Inter-company loans
It is not an uncommon ‘exit’ strategy for retiring shareholders to sell their shares to a newly-formed holding company. This can happen in management buyout (MBO) situations, or possibly for tax or commercial reasons of the purchaser.
For example, ‘Holdco’ may offer shares or cash to all shareholders of ‘Tradeco’, with the exiting shareholder(s) of Tradeco taking cash, and any remaining shareholders taking shares in Holdco. The share sale is often financed by a loan from the target company to the holding company. As an aside, apart from any company law considerations, for tax purposes it will generally be appropriate to seek clearance from HMRC under ITA 2007, s 701 and TCGA 1992, s 138 in respect of the ‘Transactions in securities’ and ‘Share-for-share exchange’ rules respectively.
Section 419(5)
The tax charge on close companies under the ‘loans to participators’ rules (TA 1988, s 419) is relatively well known and understood. However, the potential for a section 419 charge is less well known in respect of loans between companies. Section 419(5) states:
“(5) Where, under arrangements made by any person otherwise than in the ordinary course of a business carried on by him—
(a) a close company makes a loan or advance which, apart from this subsection, does not give rise to any charge on the company under subsection (1) above, and
(b) some person other than the close company makes a payment or transfers property to, or releases or satisfies (in whole or in part) a liability of, an individual who is a participator in the company or an associate of a participator,
then, unless in respect of the matter referred to in paragraph (b) above there falls to be included in the total income of the participator or associate an amount not less than the loan or advance, this section shall apply as if the loan or advance had been made to him”.
Applying those conditions to the earlier example:
- Tradeco has made a loan that does not result in a tax charge under section 419(1);
- ‘Some other person’ (i.e. Holdco) makes a payment to a participator in the company; and
- The loan does not become income of the participator (e.g. as a dividend).
On the face of it, a 25% charge potentially arises for Tradeco, unless the ‘loan’ is repaid within nine months and a day following the end of the accounting period.

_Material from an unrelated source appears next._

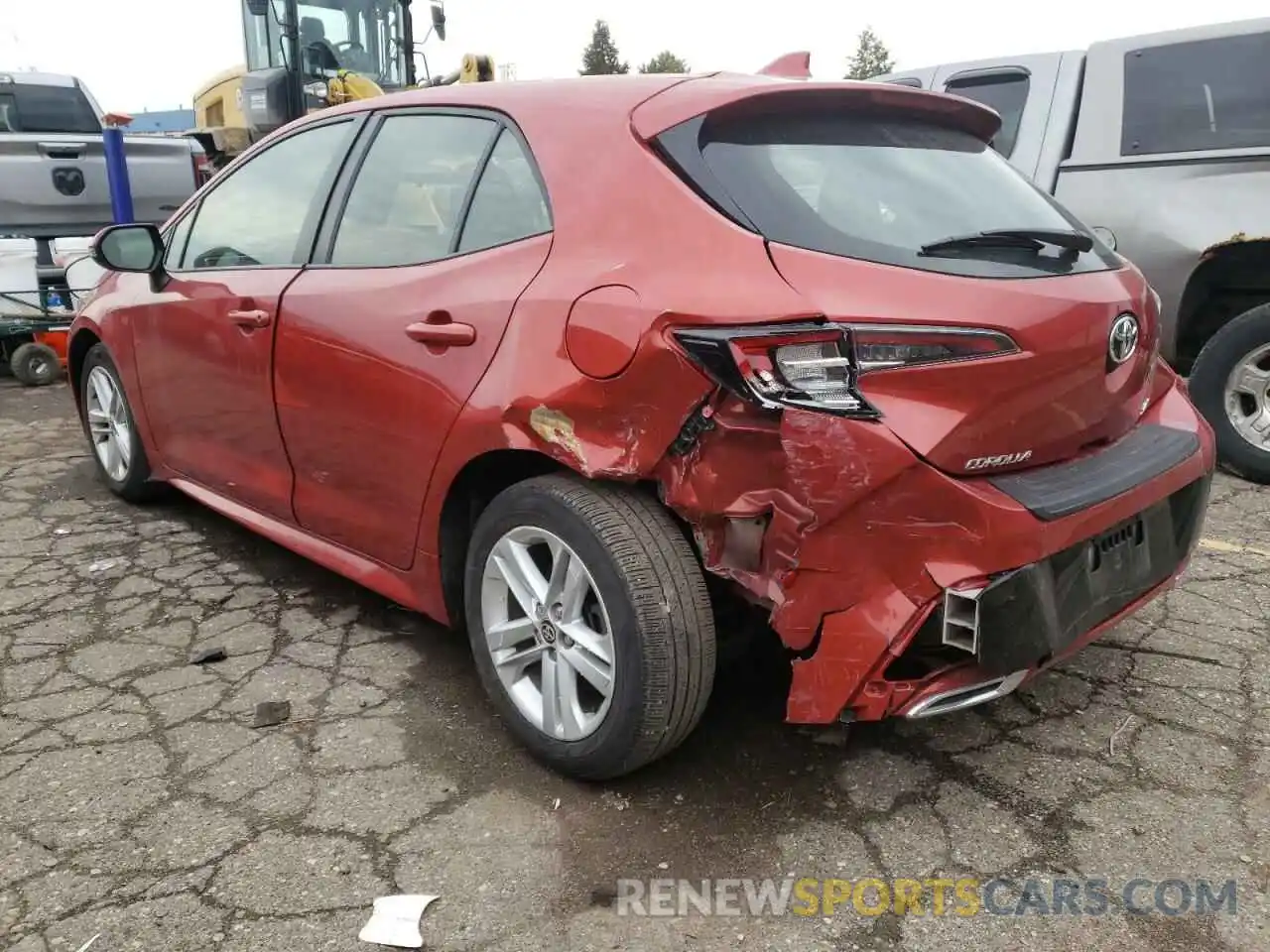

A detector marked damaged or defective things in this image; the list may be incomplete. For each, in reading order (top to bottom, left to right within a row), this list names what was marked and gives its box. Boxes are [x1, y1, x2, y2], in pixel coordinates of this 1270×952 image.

The charge is not widely applied by HMRC, but it is an issue that they are aware of (see the Company Taxation Manual at paragraph 61670).
Preventing the charge
Depending on the circumstances, it may be possible to structure the share sale in such a way that the potential for a section 419 charge does not arise. If this is not possible, or if the deal has already taken place, consideration could be given to whether ‘Tradeco’ (in the above example) could pay a dividend up to Holdco during the above nine month period, to enable the loan to be repaid. Of course, this will depend upon such issues as Tradeco having sufficient distributable reserves.